Green taco sauce was poured into the glass's clear water, representing envy. Yellow mustard was fear, vinegar was bitterness, beer represented addictions. We'd started with a glass of pure water, a symbol of the way we begin our lives. As the speaker added one contaminant after another, the demonstration resonated with each of us in the audience: We all start with good intentions. But life gets complicated, and poison is everywhere.
At the time, I was full of vinegar. “Resentment is the 'number one' offender,” says the Big Book
[p64]. Bitterness, resentment, anger – these consumed me so I drowned them nightly in vodka. What was I so angry and resentful about? Does it matter? Not if I drink, it doesn't. Whether somebody's offense is “fancied or real,” when I respond to it with unbridled resentment, “the insanity of alcohol returns and I drink again. And with me, to drink is to die.”

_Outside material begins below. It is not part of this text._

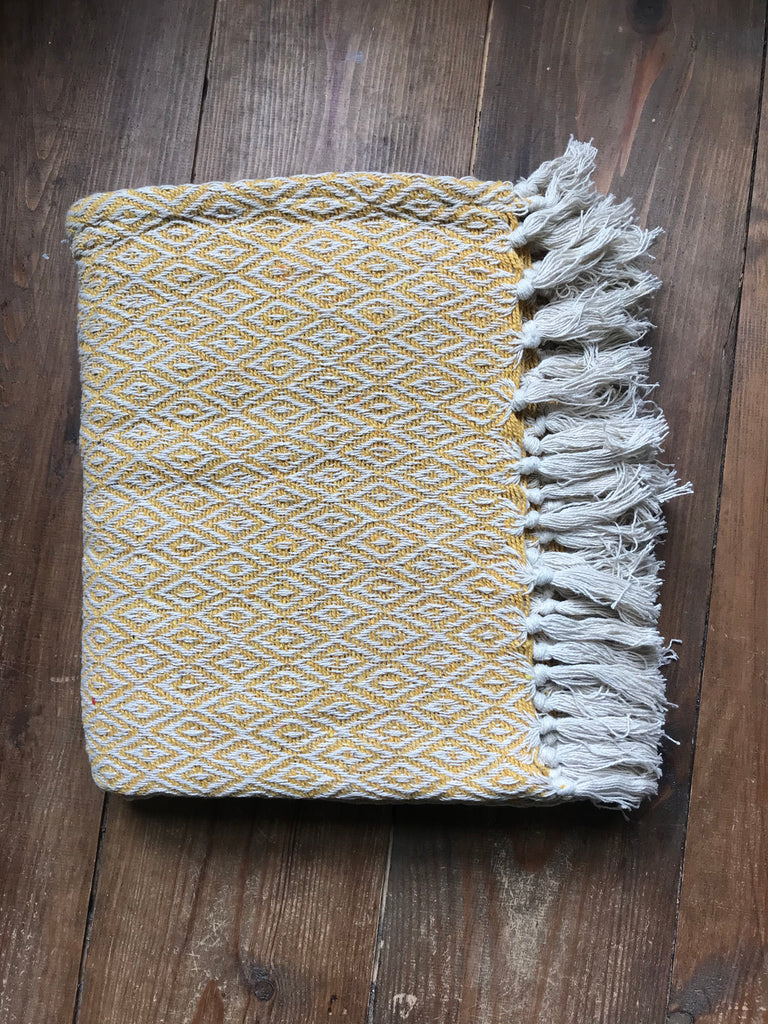 Cotton Throw- dusty yellow diamond print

[p66]The speaker held up the glass, and its sludgy contents, as an example of an irredeemable life. He produced a pitcher of water and poured it into the already-full glass. Condiments and sauces and tainted water flowed over the sides. When we ask God “to remove our fear and direct our attention to what He would have us be,”
[p68] we gradually begin to replace the filth with purity. And when one pitcher of God's grace is not enough, we find that it is endless. The speaker revealed another pitcher, and another, and poured them in turn into the glass in his hand. As he finished, he drank what had become a glass of clean water.
For as long as I can remember, I have owned other people's problems. My therapist has helped me see the “Little Eli” who slaps himself on the forehead when dad yells –
if only I'd behaved better, I could have kept everybody happy. And I understand it, and recognize it, but it's wicked hard to actually change an emotional habit. So over the last few weeks as our church's Office Manager
Diane has crossed new lines in her selfish battle to keep our church from being healthy, I have consciously and deliberately repeated to myself that
this is not my problem.“This was our course: We realized that the people who wronged us were perhaps spiritually sick. Though we did not like their symptoms and the way these disturbed us, they, like ourselves, were sick too. We asked God to help us show them the same tolerance, pity, and patience that we would cheerfully grant a sick friend.”
[p66] I am remembering today that recovery is a spiritual program. I can't disarm my resentments with therapeutic and cognitive work alone.
God, fill me with your unending grace. Wash away today's supply of anger and bitterness.